* Your goal:
Among the lines below, count those that include "anonymous", and state the count alone.

Extracted data entries:

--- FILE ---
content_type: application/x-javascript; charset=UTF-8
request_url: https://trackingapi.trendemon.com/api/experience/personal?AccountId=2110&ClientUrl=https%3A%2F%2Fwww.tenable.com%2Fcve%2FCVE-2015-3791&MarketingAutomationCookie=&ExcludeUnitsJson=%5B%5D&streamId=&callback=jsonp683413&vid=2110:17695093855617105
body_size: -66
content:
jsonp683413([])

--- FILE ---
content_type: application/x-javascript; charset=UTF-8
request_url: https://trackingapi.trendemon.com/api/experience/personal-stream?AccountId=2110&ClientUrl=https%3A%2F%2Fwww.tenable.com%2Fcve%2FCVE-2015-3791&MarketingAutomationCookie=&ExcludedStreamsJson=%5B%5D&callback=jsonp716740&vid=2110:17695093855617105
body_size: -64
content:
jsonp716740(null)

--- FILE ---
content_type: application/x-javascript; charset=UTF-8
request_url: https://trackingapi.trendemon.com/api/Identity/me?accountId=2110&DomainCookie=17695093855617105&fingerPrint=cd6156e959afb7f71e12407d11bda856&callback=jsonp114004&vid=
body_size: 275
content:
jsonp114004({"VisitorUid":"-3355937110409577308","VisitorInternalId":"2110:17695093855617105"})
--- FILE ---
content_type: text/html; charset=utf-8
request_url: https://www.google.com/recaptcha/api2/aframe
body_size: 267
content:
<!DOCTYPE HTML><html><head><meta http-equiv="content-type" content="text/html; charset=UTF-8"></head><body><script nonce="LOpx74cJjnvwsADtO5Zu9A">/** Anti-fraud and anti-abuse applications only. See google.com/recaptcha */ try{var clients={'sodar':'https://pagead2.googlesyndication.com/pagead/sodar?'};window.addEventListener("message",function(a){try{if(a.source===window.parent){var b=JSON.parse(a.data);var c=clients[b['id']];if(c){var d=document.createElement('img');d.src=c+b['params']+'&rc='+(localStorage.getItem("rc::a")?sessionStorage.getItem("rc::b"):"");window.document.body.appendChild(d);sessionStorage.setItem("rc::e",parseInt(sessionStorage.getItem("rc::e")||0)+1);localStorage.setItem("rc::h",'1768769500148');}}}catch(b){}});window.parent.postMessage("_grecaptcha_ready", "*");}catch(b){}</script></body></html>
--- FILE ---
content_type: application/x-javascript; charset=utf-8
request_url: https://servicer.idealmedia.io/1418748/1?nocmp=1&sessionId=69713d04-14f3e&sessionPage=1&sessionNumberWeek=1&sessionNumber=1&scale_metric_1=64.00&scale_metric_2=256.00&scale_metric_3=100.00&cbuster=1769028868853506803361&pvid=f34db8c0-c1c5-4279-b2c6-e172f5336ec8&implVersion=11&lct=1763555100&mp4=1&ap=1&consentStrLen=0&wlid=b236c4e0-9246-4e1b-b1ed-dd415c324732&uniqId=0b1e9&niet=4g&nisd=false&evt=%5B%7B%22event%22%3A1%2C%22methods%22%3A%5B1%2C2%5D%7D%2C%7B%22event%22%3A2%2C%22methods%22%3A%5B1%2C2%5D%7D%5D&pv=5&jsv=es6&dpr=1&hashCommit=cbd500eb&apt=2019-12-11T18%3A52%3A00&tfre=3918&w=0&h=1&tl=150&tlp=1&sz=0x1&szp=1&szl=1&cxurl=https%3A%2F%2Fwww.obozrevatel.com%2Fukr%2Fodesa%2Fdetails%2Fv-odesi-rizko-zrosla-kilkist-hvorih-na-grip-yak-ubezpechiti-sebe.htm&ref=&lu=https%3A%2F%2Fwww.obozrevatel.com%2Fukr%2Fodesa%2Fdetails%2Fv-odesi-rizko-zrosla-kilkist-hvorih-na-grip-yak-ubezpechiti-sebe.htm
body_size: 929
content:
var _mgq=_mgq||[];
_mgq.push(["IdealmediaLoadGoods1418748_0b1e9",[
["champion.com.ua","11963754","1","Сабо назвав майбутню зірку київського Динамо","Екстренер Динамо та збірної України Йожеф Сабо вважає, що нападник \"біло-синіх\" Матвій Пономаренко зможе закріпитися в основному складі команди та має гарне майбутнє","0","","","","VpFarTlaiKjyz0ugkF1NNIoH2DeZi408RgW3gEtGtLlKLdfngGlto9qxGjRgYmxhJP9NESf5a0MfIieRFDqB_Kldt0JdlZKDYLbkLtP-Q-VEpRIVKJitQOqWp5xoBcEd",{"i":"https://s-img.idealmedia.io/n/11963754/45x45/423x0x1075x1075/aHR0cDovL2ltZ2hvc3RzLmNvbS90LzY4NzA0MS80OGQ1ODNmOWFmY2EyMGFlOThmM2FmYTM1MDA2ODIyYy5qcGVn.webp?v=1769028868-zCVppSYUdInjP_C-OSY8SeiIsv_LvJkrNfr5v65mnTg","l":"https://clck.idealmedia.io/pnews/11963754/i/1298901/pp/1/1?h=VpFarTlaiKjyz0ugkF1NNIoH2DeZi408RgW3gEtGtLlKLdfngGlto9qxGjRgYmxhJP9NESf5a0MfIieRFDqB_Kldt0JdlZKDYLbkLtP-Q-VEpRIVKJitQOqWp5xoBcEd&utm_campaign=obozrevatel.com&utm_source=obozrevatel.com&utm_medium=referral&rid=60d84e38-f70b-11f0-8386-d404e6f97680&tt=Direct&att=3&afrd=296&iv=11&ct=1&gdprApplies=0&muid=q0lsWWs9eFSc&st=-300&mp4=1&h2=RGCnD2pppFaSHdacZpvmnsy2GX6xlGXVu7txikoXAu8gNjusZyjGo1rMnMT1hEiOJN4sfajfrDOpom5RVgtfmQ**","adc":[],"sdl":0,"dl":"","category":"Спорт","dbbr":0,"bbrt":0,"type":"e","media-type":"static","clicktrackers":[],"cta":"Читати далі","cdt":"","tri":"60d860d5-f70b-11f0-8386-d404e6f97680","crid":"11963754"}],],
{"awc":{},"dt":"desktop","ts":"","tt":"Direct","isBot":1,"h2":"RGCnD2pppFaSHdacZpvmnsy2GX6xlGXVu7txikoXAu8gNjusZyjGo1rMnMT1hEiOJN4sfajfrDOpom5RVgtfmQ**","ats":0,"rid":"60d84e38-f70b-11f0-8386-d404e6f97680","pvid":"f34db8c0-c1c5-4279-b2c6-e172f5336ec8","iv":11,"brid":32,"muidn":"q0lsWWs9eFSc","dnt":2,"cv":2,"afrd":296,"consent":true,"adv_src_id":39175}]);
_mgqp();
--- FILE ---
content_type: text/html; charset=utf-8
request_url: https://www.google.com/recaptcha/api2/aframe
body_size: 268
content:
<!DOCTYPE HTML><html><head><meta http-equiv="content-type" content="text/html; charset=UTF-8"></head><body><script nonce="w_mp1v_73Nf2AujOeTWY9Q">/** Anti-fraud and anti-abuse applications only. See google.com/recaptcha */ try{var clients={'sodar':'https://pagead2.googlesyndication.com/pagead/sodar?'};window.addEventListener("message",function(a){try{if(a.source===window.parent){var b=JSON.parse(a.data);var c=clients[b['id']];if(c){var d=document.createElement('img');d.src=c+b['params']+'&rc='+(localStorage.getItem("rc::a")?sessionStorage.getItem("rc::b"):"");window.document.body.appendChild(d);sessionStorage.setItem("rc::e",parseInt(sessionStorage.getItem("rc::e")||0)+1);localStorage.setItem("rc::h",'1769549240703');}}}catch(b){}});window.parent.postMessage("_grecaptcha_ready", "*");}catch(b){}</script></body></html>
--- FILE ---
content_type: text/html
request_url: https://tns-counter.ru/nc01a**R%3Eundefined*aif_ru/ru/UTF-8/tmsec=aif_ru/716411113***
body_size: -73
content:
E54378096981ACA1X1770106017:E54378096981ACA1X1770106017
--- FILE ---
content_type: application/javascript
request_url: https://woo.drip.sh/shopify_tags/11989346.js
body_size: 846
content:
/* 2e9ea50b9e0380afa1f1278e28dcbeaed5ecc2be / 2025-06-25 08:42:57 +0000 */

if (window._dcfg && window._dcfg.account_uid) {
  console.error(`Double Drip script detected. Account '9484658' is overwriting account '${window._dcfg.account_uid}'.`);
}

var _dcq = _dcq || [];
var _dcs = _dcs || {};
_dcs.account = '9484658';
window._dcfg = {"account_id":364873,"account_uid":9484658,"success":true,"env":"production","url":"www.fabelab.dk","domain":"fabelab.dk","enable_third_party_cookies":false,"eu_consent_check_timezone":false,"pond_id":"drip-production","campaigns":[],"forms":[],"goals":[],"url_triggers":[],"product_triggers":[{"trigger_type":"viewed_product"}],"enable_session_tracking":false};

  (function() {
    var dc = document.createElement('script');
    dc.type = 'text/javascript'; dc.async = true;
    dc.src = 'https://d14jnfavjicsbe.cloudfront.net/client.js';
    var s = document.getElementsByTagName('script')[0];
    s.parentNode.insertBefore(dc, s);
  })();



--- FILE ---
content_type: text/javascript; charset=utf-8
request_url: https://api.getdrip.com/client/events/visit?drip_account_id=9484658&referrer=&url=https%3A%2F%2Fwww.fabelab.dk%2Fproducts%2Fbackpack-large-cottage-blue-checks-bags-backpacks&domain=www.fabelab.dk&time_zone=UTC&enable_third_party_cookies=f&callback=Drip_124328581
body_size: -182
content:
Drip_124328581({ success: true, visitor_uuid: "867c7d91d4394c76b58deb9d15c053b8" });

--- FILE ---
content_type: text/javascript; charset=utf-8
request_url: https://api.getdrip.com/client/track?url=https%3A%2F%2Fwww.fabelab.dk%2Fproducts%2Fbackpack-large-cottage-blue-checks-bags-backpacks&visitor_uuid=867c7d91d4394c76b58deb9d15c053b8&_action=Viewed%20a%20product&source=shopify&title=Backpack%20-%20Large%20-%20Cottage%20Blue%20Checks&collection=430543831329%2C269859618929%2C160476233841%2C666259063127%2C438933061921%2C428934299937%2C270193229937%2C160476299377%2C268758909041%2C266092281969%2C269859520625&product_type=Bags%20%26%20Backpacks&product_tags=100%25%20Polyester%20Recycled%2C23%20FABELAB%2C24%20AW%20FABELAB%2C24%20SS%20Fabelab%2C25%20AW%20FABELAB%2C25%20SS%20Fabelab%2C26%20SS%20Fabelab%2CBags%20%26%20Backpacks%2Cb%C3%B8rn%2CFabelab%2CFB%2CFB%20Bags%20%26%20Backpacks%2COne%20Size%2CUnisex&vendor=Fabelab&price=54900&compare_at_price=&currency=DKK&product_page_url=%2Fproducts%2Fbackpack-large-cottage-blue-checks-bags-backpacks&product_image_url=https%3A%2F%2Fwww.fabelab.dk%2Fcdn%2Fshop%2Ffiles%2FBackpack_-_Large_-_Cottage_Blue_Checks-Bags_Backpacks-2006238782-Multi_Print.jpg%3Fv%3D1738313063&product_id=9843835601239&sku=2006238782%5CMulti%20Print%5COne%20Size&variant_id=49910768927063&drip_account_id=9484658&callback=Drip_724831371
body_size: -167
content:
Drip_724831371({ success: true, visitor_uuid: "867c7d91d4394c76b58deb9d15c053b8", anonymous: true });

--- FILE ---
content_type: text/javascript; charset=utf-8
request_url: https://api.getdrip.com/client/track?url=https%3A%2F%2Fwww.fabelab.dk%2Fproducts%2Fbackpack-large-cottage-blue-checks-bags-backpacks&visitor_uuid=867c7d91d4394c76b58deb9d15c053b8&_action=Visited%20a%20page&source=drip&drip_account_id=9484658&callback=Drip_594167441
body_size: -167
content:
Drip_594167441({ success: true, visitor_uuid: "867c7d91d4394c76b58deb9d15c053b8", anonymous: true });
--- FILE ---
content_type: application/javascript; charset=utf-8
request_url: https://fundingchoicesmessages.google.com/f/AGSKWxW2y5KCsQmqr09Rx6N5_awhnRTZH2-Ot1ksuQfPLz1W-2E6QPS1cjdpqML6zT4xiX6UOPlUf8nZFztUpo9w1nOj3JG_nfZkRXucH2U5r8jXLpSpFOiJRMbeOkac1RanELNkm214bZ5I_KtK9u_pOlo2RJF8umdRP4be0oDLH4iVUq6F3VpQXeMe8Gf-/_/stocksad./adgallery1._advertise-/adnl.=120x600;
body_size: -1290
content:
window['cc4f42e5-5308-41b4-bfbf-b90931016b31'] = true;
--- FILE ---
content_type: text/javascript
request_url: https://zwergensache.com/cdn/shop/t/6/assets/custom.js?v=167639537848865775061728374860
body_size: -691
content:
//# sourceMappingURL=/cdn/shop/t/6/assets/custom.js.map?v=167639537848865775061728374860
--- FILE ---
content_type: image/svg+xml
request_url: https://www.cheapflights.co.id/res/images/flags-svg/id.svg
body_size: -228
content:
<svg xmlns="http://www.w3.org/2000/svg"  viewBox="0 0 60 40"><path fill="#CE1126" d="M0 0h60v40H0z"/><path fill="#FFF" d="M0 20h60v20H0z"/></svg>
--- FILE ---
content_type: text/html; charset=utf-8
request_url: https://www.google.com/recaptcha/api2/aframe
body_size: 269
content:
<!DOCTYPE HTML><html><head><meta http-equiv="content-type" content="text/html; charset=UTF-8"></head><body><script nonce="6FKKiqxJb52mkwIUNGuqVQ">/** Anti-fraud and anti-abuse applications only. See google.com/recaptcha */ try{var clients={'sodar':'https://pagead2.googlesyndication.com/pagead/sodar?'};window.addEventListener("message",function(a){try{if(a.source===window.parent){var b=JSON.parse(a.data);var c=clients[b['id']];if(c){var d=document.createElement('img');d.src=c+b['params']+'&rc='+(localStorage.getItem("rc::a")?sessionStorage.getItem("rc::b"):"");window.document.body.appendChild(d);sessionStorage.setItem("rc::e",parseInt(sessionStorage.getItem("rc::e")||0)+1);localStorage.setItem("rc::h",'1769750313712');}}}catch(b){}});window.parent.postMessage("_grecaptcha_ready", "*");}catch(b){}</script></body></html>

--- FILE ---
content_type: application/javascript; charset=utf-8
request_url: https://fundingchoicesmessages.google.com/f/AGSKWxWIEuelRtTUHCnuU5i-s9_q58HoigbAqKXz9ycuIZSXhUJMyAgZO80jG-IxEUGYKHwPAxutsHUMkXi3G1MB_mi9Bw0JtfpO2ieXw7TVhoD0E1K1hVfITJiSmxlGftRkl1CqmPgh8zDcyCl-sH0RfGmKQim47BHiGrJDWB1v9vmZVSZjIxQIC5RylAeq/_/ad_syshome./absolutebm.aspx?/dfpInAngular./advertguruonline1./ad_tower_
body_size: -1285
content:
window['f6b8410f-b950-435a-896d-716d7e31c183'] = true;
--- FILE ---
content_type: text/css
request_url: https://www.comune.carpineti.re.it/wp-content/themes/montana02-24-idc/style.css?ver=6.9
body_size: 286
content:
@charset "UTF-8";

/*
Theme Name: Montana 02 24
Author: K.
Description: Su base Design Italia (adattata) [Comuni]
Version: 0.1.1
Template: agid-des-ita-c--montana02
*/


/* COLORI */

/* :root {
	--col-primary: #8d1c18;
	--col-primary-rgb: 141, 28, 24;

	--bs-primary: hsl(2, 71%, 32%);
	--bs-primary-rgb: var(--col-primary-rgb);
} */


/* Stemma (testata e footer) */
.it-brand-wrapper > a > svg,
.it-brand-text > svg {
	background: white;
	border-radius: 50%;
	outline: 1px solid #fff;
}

* Result of this exercise:
2